2024-11-05  |     | 






Illustration : Les trempolines de la transcendance.




Avant-propos


Ce chapitre de Veilleurs de Dhuis, brosse un tableau saisissant d’un départ et d’une transition vers une vie religieuse.

La nostalgie des terrains d’enfance et des forêts sauvages de Clichy-sous-Bois, symbolisée par une "cathédrale végétale", s’y mêle à un regret mêlé d'une forme de résignation. Ce extrait dépeint un attachement profond à la Nature et un deuil douloureux des multiples expériences vécue dans ces sous-bois.

La « forêt de Bondy », y est représentée symboliquement comme un sanctuaire quasi sacré, un sanctuaire abandonné pour un autre, où la spiritualité prend une forme encadrée par des dogmes et les dictats de l’institution.

Un extrait des Veilleurs où l’auteur juxtapose la vie foisonnante des sous-bois avec la réalité austère de la vie religieuse. Là où les arbres et la rivière de la Dhuis permettent à l'âme de s'épanouir, les institutions dessèchent les âmes, ratatinent les esprits et mettent un frein à l’épanouissement naturel.

Par le biais d'un regard à la fois mélancolique et lucide, le narrateur évoque des vies spirituelles contrariées, des individus qui se referment ou se fanent, à l’inverse d’êtres qui, dans un espace plus naturel et plus ouvert, scintilleraient comme des étoiles dans le ciel ou fleuriraient pleinement comme des fleurs au jardin.

Cependant, il y a toujours une note d'espérance, en reconnaissant la grâce omniprésente qui peut transcender même les expériences les plus sombres. En rendant hommage à la puissance de la nature et posant un regard critique sur les effets des structures rigides, tout en offrant une réflexion sur la capacité de résilience et de transformation intérieure, le narrateur, en vieux Veilleurs éveillé, souligne que, l'amour et la tendresse peuvent malgré tout trouver leur chemin, et se déployer dans cet univers nécessaire pour les uns et contraint pour les autres, comme un signe d'espoir pour une humanité qui, au-delà de tous les systèmes et institutions, cherche toujours à renouer avec son être profond, la Nature, le naturel et une forme d'amour universel et de fraternité.


Les cathédrales végétales

En septembre 1967, avec un certain serrement de cœur, je quittais définitivement le numéro 8 de l’allée Angel Testa, le quartier des 7 Îles et Clichy-sous-Bois, pour « entrer en religion », comme on « Antre » dans l’inconnu. Abandonnant là, aux promoteurs et bâtisseurs d’utopies, mes anciens terrains vagues, mes sous-bois, et toutes mes aventures et jeux d’enfance.

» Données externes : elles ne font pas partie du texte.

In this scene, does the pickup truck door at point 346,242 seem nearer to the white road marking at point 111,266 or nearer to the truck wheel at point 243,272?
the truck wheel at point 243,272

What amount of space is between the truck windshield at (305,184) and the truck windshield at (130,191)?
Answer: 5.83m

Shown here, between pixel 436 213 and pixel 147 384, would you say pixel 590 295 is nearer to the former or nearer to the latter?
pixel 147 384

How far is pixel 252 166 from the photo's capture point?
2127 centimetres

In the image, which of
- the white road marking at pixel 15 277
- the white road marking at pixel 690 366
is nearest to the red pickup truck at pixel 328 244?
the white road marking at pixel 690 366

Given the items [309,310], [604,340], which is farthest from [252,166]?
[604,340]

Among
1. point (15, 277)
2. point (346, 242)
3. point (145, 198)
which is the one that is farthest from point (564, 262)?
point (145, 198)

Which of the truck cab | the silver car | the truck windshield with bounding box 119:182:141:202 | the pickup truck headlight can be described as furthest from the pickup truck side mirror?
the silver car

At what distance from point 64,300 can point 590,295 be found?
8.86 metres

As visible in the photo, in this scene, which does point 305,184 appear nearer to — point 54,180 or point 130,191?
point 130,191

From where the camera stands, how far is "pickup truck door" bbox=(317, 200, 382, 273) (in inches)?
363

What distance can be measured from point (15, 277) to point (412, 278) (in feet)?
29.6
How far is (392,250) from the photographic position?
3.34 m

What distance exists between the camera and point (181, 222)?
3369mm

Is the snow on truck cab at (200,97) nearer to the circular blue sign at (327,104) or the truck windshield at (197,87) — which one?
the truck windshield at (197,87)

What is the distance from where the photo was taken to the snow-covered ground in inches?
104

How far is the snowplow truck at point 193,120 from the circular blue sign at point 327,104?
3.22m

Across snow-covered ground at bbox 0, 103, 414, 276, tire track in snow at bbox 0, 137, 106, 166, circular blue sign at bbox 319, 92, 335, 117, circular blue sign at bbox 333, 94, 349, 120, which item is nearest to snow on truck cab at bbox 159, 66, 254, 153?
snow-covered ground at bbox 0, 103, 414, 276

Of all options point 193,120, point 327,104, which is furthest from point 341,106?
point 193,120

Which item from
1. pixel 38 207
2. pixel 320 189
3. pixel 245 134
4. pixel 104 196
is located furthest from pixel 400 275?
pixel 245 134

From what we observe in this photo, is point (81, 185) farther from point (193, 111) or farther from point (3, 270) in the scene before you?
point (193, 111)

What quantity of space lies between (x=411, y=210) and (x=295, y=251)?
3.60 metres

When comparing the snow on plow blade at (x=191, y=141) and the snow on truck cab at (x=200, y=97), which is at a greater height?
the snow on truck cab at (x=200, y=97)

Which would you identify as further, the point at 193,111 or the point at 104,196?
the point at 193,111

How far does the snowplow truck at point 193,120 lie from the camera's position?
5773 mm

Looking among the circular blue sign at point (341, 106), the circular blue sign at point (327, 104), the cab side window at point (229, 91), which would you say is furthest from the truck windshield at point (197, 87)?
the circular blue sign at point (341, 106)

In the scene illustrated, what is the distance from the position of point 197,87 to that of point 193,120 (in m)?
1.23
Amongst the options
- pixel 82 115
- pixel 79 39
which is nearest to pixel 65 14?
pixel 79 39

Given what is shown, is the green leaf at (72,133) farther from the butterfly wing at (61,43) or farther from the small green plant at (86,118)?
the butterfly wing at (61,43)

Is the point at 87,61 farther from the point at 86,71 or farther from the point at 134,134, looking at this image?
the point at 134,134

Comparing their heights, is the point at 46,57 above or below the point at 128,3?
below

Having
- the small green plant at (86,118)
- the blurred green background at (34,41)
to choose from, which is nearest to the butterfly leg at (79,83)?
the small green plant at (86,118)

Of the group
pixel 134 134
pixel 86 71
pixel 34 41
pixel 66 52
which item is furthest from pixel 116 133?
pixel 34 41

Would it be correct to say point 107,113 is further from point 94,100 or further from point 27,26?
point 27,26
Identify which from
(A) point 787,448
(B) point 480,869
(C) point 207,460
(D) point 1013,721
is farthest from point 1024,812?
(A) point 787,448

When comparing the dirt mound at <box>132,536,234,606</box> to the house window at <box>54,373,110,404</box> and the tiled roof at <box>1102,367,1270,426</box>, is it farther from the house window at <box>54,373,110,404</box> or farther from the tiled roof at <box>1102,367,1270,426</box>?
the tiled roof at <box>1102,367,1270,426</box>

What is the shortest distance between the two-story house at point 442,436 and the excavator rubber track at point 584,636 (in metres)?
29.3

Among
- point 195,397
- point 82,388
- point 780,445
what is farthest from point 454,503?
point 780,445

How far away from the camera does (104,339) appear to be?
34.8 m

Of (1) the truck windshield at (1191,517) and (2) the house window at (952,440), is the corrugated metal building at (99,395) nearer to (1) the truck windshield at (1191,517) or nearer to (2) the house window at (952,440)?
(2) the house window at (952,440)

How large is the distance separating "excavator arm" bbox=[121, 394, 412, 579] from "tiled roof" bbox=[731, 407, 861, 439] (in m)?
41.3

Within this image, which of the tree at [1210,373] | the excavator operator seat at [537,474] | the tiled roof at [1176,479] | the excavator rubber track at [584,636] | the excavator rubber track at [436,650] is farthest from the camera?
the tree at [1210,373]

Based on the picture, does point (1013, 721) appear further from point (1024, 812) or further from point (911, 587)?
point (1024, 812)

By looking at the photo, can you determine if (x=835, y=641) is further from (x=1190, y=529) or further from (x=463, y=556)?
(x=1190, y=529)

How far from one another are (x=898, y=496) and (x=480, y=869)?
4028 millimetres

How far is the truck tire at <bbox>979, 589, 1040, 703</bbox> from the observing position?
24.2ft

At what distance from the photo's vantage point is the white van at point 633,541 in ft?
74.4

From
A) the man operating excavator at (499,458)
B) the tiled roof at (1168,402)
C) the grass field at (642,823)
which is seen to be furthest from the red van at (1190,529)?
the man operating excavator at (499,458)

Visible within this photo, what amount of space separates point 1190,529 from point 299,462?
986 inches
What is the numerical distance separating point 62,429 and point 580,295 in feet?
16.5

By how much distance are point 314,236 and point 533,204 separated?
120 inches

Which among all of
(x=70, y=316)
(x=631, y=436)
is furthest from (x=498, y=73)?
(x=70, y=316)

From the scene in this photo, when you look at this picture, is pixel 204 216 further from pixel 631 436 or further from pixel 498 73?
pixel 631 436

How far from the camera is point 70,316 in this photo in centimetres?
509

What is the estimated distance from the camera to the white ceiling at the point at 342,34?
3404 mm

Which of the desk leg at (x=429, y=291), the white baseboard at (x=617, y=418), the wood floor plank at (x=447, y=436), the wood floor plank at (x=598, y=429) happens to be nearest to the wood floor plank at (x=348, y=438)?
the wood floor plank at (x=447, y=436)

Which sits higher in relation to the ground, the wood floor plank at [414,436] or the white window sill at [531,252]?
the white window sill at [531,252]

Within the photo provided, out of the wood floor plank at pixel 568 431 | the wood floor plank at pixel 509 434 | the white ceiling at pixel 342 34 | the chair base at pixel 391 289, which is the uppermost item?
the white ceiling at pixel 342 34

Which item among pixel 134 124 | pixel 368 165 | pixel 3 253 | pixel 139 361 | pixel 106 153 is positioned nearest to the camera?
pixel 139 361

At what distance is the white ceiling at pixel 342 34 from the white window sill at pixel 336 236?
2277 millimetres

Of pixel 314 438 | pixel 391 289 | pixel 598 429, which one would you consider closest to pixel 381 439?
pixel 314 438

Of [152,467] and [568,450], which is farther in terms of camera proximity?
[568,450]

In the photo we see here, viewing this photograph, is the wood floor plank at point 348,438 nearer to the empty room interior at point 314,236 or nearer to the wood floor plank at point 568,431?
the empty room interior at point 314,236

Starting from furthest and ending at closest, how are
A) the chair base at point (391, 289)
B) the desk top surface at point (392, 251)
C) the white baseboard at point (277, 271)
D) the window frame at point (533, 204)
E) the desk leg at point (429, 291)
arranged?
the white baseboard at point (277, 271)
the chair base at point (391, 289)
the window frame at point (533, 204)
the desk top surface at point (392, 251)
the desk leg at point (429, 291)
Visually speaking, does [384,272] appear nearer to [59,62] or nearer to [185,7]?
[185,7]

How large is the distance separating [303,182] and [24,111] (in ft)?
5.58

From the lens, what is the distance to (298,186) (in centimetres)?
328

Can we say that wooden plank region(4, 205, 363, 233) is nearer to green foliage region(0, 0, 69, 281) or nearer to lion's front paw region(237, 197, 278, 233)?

Partir, c’est mourir un peu, disent les mélancoliques, les poètes et les nostalgiques qui s’y connaissent en sentiments profonds.

Partir, c’est effectivement mourir à ce l’on aime ou à ce que l’on a aimé jadis. Et bien souvent, par nécessité, partir, c’est laisser-là, derrière soi, avec un certain déchirement, un peu ou beaucoup d’une grande partie de nous-mêmes , en arrière, comme derrière le tain de la mémoire ou celui d’un miroir de l’espace et du temps.

« Partir, c’est mourir un peu…
Et l’on part, et c’est un jeu »

Écrivait Edmond Haraucourt dans son Rondel de l’adieu.

Triste « jeu » que celui de partir, de quitter un lieu, un quartier, ses histoires particulières et ses occupants particuliers; triste « jeu » que de devoir faire son deuil, ici en l’occurrence celui de ladite « forêt de Bondy » ou de ce qu’il en restait à l’époque. Laissant là la Dhuis et son cours, ses promeneurs et son environnement ; elle qui fut durant toutes ces années ma compagne herbeuse, le trampoline de mon corps d’enfant, l’émulateur de mon âme d’adolescent et le catalyseur de tout mon être et de mon parcours et vécu clichois.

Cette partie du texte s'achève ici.